§ Passage

# R34 GT-R Interior Fuse Box Diagram Sticker in English



## 1990BNR32 (May 22, 2003)

I have not seen one of these floating around the internet. Just a text list of what each fuse is row by row. So I created this image to be printed, cut out and taped inside the interior fuse box cover panel.

Can anyone please tell me about any mistakes that I need to correct please?


----------



## bashman40 (Feb 16, 2007)

great stuff mate im not to sure about any mistakes but if i see any il put up a post


----------



## 1990BNR32 (May 22, 2003)

if another BNR34 owner could snap a pic of their fully function fuse panel and post it, that would be very helpful


----------



## 1990BNR32 (May 22, 2003)

buehller?


----------



## gtrfan34 (Jun 4, 2008)

here you go.










you might want to put the fuse numbers, to xref with the circuit diagrams.

Fuel pump is fuse 1 top right in my pic, then moves from right to left in my pic in groups of 5, down until you reach #30.

The ultimate guide would have this, an engine bay fuse box pic and diagram, with numbers matching
the manual including the "slow blo" fuses and the relays, and the line of fuses in the trunk, ending with
more slo-blos.


----------



## cristidotro (Sep 9, 2008)

I found this diagram sold on ebay

http://img237.imageshack.us/img237/6900/r34fusebox1.jpg

If you buy it you can stick it over the japanese one, or you can write it your own and print it.

Cheers

Cristi


----------

§ Given information
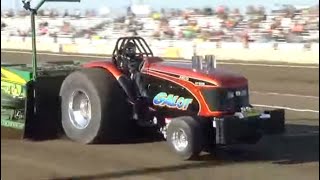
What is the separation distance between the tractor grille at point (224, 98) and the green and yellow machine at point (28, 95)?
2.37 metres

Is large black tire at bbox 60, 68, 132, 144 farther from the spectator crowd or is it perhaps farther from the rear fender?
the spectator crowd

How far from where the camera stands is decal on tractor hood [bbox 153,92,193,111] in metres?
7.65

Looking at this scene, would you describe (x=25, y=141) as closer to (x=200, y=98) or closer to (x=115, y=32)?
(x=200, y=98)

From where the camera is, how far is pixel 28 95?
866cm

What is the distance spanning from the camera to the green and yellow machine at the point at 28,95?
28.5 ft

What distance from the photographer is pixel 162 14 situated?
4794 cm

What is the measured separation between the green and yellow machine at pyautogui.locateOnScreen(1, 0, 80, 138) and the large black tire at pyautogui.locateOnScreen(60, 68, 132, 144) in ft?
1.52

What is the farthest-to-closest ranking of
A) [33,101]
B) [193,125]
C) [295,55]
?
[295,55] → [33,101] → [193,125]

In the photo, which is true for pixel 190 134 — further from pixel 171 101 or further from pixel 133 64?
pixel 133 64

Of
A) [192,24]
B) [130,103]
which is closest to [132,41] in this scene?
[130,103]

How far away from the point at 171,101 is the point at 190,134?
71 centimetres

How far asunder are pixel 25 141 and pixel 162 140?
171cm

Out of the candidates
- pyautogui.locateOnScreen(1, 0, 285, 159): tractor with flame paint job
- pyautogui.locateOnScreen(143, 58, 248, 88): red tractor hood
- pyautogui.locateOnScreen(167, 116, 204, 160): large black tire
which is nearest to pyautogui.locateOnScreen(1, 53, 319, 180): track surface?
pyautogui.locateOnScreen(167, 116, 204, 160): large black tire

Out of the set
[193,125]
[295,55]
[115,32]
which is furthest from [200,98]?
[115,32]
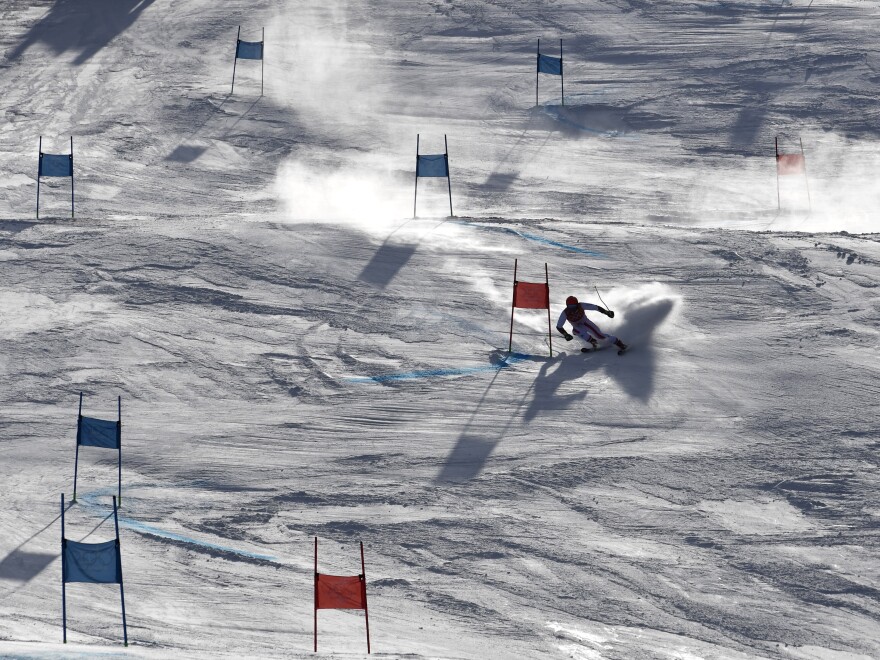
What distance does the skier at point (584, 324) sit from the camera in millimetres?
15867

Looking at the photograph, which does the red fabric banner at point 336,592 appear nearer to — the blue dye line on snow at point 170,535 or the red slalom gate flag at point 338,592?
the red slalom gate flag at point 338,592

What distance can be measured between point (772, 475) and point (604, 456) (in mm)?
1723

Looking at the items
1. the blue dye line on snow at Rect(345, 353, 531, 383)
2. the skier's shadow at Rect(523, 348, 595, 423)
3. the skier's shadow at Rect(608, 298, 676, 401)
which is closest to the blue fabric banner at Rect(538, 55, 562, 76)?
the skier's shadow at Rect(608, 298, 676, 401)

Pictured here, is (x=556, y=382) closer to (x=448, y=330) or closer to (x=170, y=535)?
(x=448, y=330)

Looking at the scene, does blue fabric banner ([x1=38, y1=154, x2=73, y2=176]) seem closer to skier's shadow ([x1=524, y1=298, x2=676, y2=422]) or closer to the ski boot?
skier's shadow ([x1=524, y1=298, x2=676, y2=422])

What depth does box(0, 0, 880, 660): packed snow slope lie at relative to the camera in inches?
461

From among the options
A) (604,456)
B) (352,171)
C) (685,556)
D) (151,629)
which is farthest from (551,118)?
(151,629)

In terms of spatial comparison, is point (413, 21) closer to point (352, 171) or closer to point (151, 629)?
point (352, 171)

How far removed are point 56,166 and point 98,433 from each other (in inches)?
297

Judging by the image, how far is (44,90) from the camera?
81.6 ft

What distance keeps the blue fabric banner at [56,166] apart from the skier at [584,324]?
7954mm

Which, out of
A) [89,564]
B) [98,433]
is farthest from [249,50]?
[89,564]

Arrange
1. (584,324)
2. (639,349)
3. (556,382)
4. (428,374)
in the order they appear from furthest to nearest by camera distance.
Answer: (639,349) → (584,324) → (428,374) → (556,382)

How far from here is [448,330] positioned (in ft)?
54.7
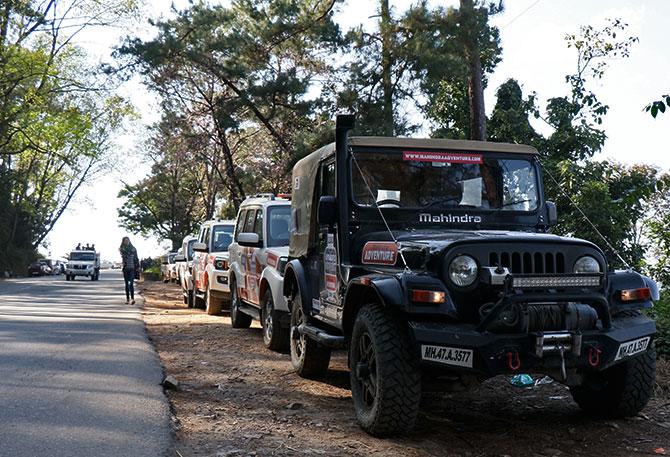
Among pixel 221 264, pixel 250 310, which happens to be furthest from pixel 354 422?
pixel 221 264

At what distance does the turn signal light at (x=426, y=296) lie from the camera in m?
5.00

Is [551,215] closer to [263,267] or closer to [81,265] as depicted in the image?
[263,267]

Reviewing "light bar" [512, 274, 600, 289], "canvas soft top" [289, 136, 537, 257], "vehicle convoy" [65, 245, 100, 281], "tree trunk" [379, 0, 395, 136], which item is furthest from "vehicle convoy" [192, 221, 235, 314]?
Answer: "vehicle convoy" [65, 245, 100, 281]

§ Given task A
Revise the fuse box thread from "I have not seen" through "box cover panel.", swapping "image" for "diagram".
§ Given task B
In the fuse box thread, which fuse number is the fuel pump?
The items are not needed for anything here.

§ Worked answer A
I have not seen one of these floating around the internet. Just a text list of what each fuse is row by row. So I created this diagram to be printed, cut out and taped inside the interior fuse box cover panel.

§ Worked answer B
The fuel pump is fuse 1, at the top right of gtrfan34's picture.